Political analyst Luis Guillermo Solís on Monday became the likely to be presidential candidate for the 2014 elections for the Citizen Action Party (PAC), the main opposition force in Costa Rica, the party announced after finishing counting primary votes cast on Sunday.
However, the result must be confirmed by a hand count of ballots that began Monday, PAC’s Election Tribunal President Silvia Castro said in a press conference.
Because of the small difference the final result must be confirmed by manual counting of the nearly 24,000 votes received, “so that the official declaration will not be made until the count is completed, probably by the end of week,” Castro stated.
After the first count, Solís was the winner with 35.53 percent of votes, just 0.31 percent more than his main challenger, lawmaker Juan Carlos Mendoza, who got 35.22 percent. On Sunday and for most of Monday, Mendoza was considered the “virtual winner” by most local media.
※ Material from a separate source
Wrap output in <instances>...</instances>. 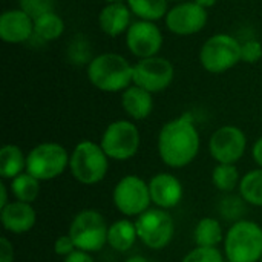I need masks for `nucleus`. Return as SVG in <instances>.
I'll return each instance as SVG.
<instances>
[{"instance_id":"f257e3e1","label":"nucleus","mask_w":262,"mask_h":262,"mask_svg":"<svg viewBox=\"0 0 262 262\" xmlns=\"http://www.w3.org/2000/svg\"><path fill=\"white\" fill-rule=\"evenodd\" d=\"M201 147V137L192 114L186 112L167 121L157 141L160 160L170 169H183L193 163Z\"/></svg>"},{"instance_id":"f03ea898","label":"nucleus","mask_w":262,"mask_h":262,"mask_svg":"<svg viewBox=\"0 0 262 262\" xmlns=\"http://www.w3.org/2000/svg\"><path fill=\"white\" fill-rule=\"evenodd\" d=\"M86 74L91 84L101 92H123L134 84V64L117 52L92 57Z\"/></svg>"},{"instance_id":"7ed1b4c3","label":"nucleus","mask_w":262,"mask_h":262,"mask_svg":"<svg viewBox=\"0 0 262 262\" xmlns=\"http://www.w3.org/2000/svg\"><path fill=\"white\" fill-rule=\"evenodd\" d=\"M223 250L227 262H259L262 256V227L252 220L233 223L226 232Z\"/></svg>"},{"instance_id":"20e7f679","label":"nucleus","mask_w":262,"mask_h":262,"mask_svg":"<svg viewBox=\"0 0 262 262\" xmlns=\"http://www.w3.org/2000/svg\"><path fill=\"white\" fill-rule=\"evenodd\" d=\"M69 172L80 184H98L109 172V157L104 154L100 143L81 140L71 152Z\"/></svg>"},{"instance_id":"39448f33","label":"nucleus","mask_w":262,"mask_h":262,"mask_svg":"<svg viewBox=\"0 0 262 262\" xmlns=\"http://www.w3.org/2000/svg\"><path fill=\"white\" fill-rule=\"evenodd\" d=\"M107 230L109 224L101 212L95 209H83L72 218L68 235L75 244V249L92 255L107 246Z\"/></svg>"},{"instance_id":"423d86ee","label":"nucleus","mask_w":262,"mask_h":262,"mask_svg":"<svg viewBox=\"0 0 262 262\" xmlns=\"http://www.w3.org/2000/svg\"><path fill=\"white\" fill-rule=\"evenodd\" d=\"M69 158L71 154L60 143H38L26 154V172L38 181H51L69 169Z\"/></svg>"},{"instance_id":"0eeeda50","label":"nucleus","mask_w":262,"mask_h":262,"mask_svg":"<svg viewBox=\"0 0 262 262\" xmlns=\"http://www.w3.org/2000/svg\"><path fill=\"white\" fill-rule=\"evenodd\" d=\"M241 61V43L230 34L210 35L200 49V63L213 75L224 74Z\"/></svg>"},{"instance_id":"6e6552de","label":"nucleus","mask_w":262,"mask_h":262,"mask_svg":"<svg viewBox=\"0 0 262 262\" xmlns=\"http://www.w3.org/2000/svg\"><path fill=\"white\" fill-rule=\"evenodd\" d=\"M141 135L138 127L130 120H115L104 129L100 146L109 160L127 161L138 154Z\"/></svg>"},{"instance_id":"1a4fd4ad","label":"nucleus","mask_w":262,"mask_h":262,"mask_svg":"<svg viewBox=\"0 0 262 262\" xmlns=\"http://www.w3.org/2000/svg\"><path fill=\"white\" fill-rule=\"evenodd\" d=\"M112 201L115 209L126 218H138L152 204L149 183L138 175H126L115 184Z\"/></svg>"},{"instance_id":"9d476101","label":"nucleus","mask_w":262,"mask_h":262,"mask_svg":"<svg viewBox=\"0 0 262 262\" xmlns=\"http://www.w3.org/2000/svg\"><path fill=\"white\" fill-rule=\"evenodd\" d=\"M138 239L150 250L166 249L175 235V223L167 210L150 207L135 218Z\"/></svg>"},{"instance_id":"9b49d317","label":"nucleus","mask_w":262,"mask_h":262,"mask_svg":"<svg viewBox=\"0 0 262 262\" xmlns=\"http://www.w3.org/2000/svg\"><path fill=\"white\" fill-rule=\"evenodd\" d=\"M247 135L233 124L218 127L209 140L210 157L218 164H236L246 154Z\"/></svg>"},{"instance_id":"f8f14e48","label":"nucleus","mask_w":262,"mask_h":262,"mask_svg":"<svg viewBox=\"0 0 262 262\" xmlns=\"http://www.w3.org/2000/svg\"><path fill=\"white\" fill-rule=\"evenodd\" d=\"M175 78V68L170 60L155 55L138 60L134 64V84L158 94L166 91Z\"/></svg>"},{"instance_id":"ddd939ff","label":"nucleus","mask_w":262,"mask_h":262,"mask_svg":"<svg viewBox=\"0 0 262 262\" xmlns=\"http://www.w3.org/2000/svg\"><path fill=\"white\" fill-rule=\"evenodd\" d=\"M163 41V32L155 21L135 20L126 32V46L129 52L140 60L158 55Z\"/></svg>"},{"instance_id":"4468645a","label":"nucleus","mask_w":262,"mask_h":262,"mask_svg":"<svg viewBox=\"0 0 262 262\" xmlns=\"http://www.w3.org/2000/svg\"><path fill=\"white\" fill-rule=\"evenodd\" d=\"M209 20V12L198 3L192 2H180L172 6L164 17L166 28L180 37L193 35L204 29Z\"/></svg>"},{"instance_id":"2eb2a0df","label":"nucleus","mask_w":262,"mask_h":262,"mask_svg":"<svg viewBox=\"0 0 262 262\" xmlns=\"http://www.w3.org/2000/svg\"><path fill=\"white\" fill-rule=\"evenodd\" d=\"M149 192L152 204L163 210L175 209L184 198L183 183L169 172L155 173L149 180Z\"/></svg>"},{"instance_id":"dca6fc26","label":"nucleus","mask_w":262,"mask_h":262,"mask_svg":"<svg viewBox=\"0 0 262 262\" xmlns=\"http://www.w3.org/2000/svg\"><path fill=\"white\" fill-rule=\"evenodd\" d=\"M34 37V18L20 8L6 9L0 15V38L9 45H20Z\"/></svg>"},{"instance_id":"f3484780","label":"nucleus","mask_w":262,"mask_h":262,"mask_svg":"<svg viewBox=\"0 0 262 262\" xmlns=\"http://www.w3.org/2000/svg\"><path fill=\"white\" fill-rule=\"evenodd\" d=\"M0 221L6 232L12 235H23L35 227L37 212L32 204L11 201L0 209Z\"/></svg>"},{"instance_id":"a211bd4d","label":"nucleus","mask_w":262,"mask_h":262,"mask_svg":"<svg viewBox=\"0 0 262 262\" xmlns=\"http://www.w3.org/2000/svg\"><path fill=\"white\" fill-rule=\"evenodd\" d=\"M132 15L134 14L129 9L127 3H106L98 14L100 29L109 37H118L123 32H127L129 26L132 25Z\"/></svg>"},{"instance_id":"6ab92c4d","label":"nucleus","mask_w":262,"mask_h":262,"mask_svg":"<svg viewBox=\"0 0 262 262\" xmlns=\"http://www.w3.org/2000/svg\"><path fill=\"white\" fill-rule=\"evenodd\" d=\"M154 94L132 84L121 92V107L126 115L134 121L146 120L154 111Z\"/></svg>"},{"instance_id":"aec40b11","label":"nucleus","mask_w":262,"mask_h":262,"mask_svg":"<svg viewBox=\"0 0 262 262\" xmlns=\"http://www.w3.org/2000/svg\"><path fill=\"white\" fill-rule=\"evenodd\" d=\"M137 239H138V233H137L135 221H132L130 218L117 220L109 226L107 246L112 250L118 253L129 252L135 246Z\"/></svg>"},{"instance_id":"412c9836","label":"nucleus","mask_w":262,"mask_h":262,"mask_svg":"<svg viewBox=\"0 0 262 262\" xmlns=\"http://www.w3.org/2000/svg\"><path fill=\"white\" fill-rule=\"evenodd\" d=\"M226 233L220 220L206 216L201 218L193 230V241L196 247H218L224 243Z\"/></svg>"},{"instance_id":"4be33fe9","label":"nucleus","mask_w":262,"mask_h":262,"mask_svg":"<svg viewBox=\"0 0 262 262\" xmlns=\"http://www.w3.org/2000/svg\"><path fill=\"white\" fill-rule=\"evenodd\" d=\"M26 172V155L17 144H5L0 149V177L3 181L12 180Z\"/></svg>"},{"instance_id":"5701e85b","label":"nucleus","mask_w":262,"mask_h":262,"mask_svg":"<svg viewBox=\"0 0 262 262\" xmlns=\"http://www.w3.org/2000/svg\"><path fill=\"white\" fill-rule=\"evenodd\" d=\"M64 32V20L55 12H46L34 20V37L40 41H54Z\"/></svg>"},{"instance_id":"b1692460","label":"nucleus","mask_w":262,"mask_h":262,"mask_svg":"<svg viewBox=\"0 0 262 262\" xmlns=\"http://www.w3.org/2000/svg\"><path fill=\"white\" fill-rule=\"evenodd\" d=\"M40 183L41 181L34 178L31 173L23 172L9 181V192L15 201L34 204L40 195Z\"/></svg>"},{"instance_id":"393cba45","label":"nucleus","mask_w":262,"mask_h":262,"mask_svg":"<svg viewBox=\"0 0 262 262\" xmlns=\"http://www.w3.org/2000/svg\"><path fill=\"white\" fill-rule=\"evenodd\" d=\"M129 9L138 20L158 21L169 12V0H126Z\"/></svg>"},{"instance_id":"a878e982","label":"nucleus","mask_w":262,"mask_h":262,"mask_svg":"<svg viewBox=\"0 0 262 262\" xmlns=\"http://www.w3.org/2000/svg\"><path fill=\"white\" fill-rule=\"evenodd\" d=\"M238 193L249 206L262 207V169L256 167L243 175Z\"/></svg>"},{"instance_id":"bb28decb","label":"nucleus","mask_w":262,"mask_h":262,"mask_svg":"<svg viewBox=\"0 0 262 262\" xmlns=\"http://www.w3.org/2000/svg\"><path fill=\"white\" fill-rule=\"evenodd\" d=\"M241 178L235 164H216L212 170V183L221 193H233L239 187Z\"/></svg>"},{"instance_id":"cd10ccee","label":"nucleus","mask_w":262,"mask_h":262,"mask_svg":"<svg viewBox=\"0 0 262 262\" xmlns=\"http://www.w3.org/2000/svg\"><path fill=\"white\" fill-rule=\"evenodd\" d=\"M247 206L249 204L244 201V198L239 193L238 195H235V193H224V196L220 200L218 210H220V215L226 221H230L233 224L236 221L244 220L243 215L246 213Z\"/></svg>"},{"instance_id":"c85d7f7f","label":"nucleus","mask_w":262,"mask_h":262,"mask_svg":"<svg viewBox=\"0 0 262 262\" xmlns=\"http://www.w3.org/2000/svg\"><path fill=\"white\" fill-rule=\"evenodd\" d=\"M226 256L218 247H195L192 249L181 262H224Z\"/></svg>"},{"instance_id":"c756f323","label":"nucleus","mask_w":262,"mask_h":262,"mask_svg":"<svg viewBox=\"0 0 262 262\" xmlns=\"http://www.w3.org/2000/svg\"><path fill=\"white\" fill-rule=\"evenodd\" d=\"M54 6H55L54 0H18V8L34 20L46 12L54 11Z\"/></svg>"},{"instance_id":"7c9ffc66","label":"nucleus","mask_w":262,"mask_h":262,"mask_svg":"<svg viewBox=\"0 0 262 262\" xmlns=\"http://www.w3.org/2000/svg\"><path fill=\"white\" fill-rule=\"evenodd\" d=\"M69 60L75 64H83L92 60L89 54V45L81 37H77L69 46Z\"/></svg>"},{"instance_id":"2f4dec72","label":"nucleus","mask_w":262,"mask_h":262,"mask_svg":"<svg viewBox=\"0 0 262 262\" xmlns=\"http://www.w3.org/2000/svg\"><path fill=\"white\" fill-rule=\"evenodd\" d=\"M262 58V43L258 40H247L241 43V61L255 64Z\"/></svg>"},{"instance_id":"473e14b6","label":"nucleus","mask_w":262,"mask_h":262,"mask_svg":"<svg viewBox=\"0 0 262 262\" xmlns=\"http://www.w3.org/2000/svg\"><path fill=\"white\" fill-rule=\"evenodd\" d=\"M74 250H77V249H75V244L72 243V239H71V236H69L68 233L58 236V238L55 239V243H54V252H55L57 256L66 258V256H69Z\"/></svg>"},{"instance_id":"72a5a7b5","label":"nucleus","mask_w":262,"mask_h":262,"mask_svg":"<svg viewBox=\"0 0 262 262\" xmlns=\"http://www.w3.org/2000/svg\"><path fill=\"white\" fill-rule=\"evenodd\" d=\"M0 262H14V244L6 238H0Z\"/></svg>"},{"instance_id":"f704fd0d","label":"nucleus","mask_w":262,"mask_h":262,"mask_svg":"<svg viewBox=\"0 0 262 262\" xmlns=\"http://www.w3.org/2000/svg\"><path fill=\"white\" fill-rule=\"evenodd\" d=\"M63 262H95L94 261V258H92V255L91 253H88V252H83V250H74L69 256H66L64 258V261Z\"/></svg>"},{"instance_id":"c9c22d12","label":"nucleus","mask_w":262,"mask_h":262,"mask_svg":"<svg viewBox=\"0 0 262 262\" xmlns=\"http://www.w3.org/2000/svg\"><path fill=\"white\" fill-rule=\"evenodd\" d=\"M252 158L258 164V167L262 169V137H259L252 146Z\"/></svg>"},{"instance_id":"e433bc0d","label":"nucleus","mask_w":262,"mask_h":262,"mask_svg":"<svg viewBox=\"0 0 262 262\" xmlns=\"http://www.w3.org/2000/svg\"><path fill=\"white\" fill-rule=\"evenodd\" d=\"M8 190H9V187H8V186L5 184V181L2 180V181H0V209L5 207L8 203H11L9 198H8Z\"/></svg>"},{"instance_id":"4c0bfd02","label":"nucleus","mask_w":262,"mask_h":262,"mask_svg":"<svg viewBox=\"0 0 262 262\" xmlns=\"http://www.w3.org/2000/svg\"><path fill=\"white\" fill-rule=\"evenodd\" d=\"M195 3H198L200 6H203L204 9H209L212 6H215L218 3V0H193Z\"/></svg>"},{"instance_id":"58836bf2","label":"nucleus","mask_w":262,"mask_h":262,"mask_svg":"<svg viewBox=\"0 0 262 262\" xmlns=\"http://www.w3.org/2000/svg\"><path fill=\"white\" fill-rule=\"evenodd\" d=\"M124 262H150L147 258L141 256V255H134V256H129Z\"/></svg>"},{"instance_id":"ea45409f","label":"nucleus","mask_w":262,"mask_h":262,"mask_svg":"<svg viewBox=\"0 0 262 262\" xmlns=\"http://www.w3.org/2000/svg\"><path fill=\"white\" fill-rule=\"evenodd\" d=\"M106 3H114V2H123V0H104Z\"/></svg>"},{"instance_id":"a19ab883","label":"nucleus","mask_w":262,"mask_h":262,"mask_svg":"<svg viewBox=\"0 0 262 262\" xmlns=\"http://www.w3.org/2000/svg\"><path fill=\"white\" fill-rule=\"evenodd\" d=\"M172 2H184V0H172Z\"/></svg>"},{"instance_id":"79ce46f5","label":"nucleus","mask_w":262,"mask_h":262,"mask_svg":"<svg viewBox=\"0 0 262 262\" xmlns=\"http://www.w3.org/2000/svg\"><path fill=\"white\" fill-rule=\"evenodd\" d=\"M259 262H262V256H261V261H259Z\"/></svg>"},{"instance_id":"37998d69","label":"nucleus","mask_w":262,"mask_h":262,"mask_svg":"<svg viewBox=\"0 0 262 262\" xmlns=\"http://www.w3.org/2000/svg\"><path fill=\"white\" fill-rule=\"evenodd\" d=\"M150 262H154V261H150Z\"/></svg>"}]
</instances>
“We are confident in the Internal Elections Tribunal’s final ruling, because we’ve always been respectful of our [party’s] institutionality,” Mendoza said on Monday afternoon. “Wheter it’s me or him [Solís], we will support each other,” he added.
Solís, 55, is a political scientist, historian and university professor. He was part of ruling National Liberation Party (PLN) for nearly three decades, and even became its general secretary from 2002-2003.
In 2005, he left PLN, strongly criticizing the party’s leaders, accusing them of abandoning the party’s social democratic ideology, and for what he considered to be “unacceptable levels of corruption.”
This is the first time since PAC was founded in 2002 that its presidential candidate will not be the party’s founder, economist Ottón Solís, who ran in three consecutive elections.
PAC is also the opposition party with the largest representation in the Legislative Assembly.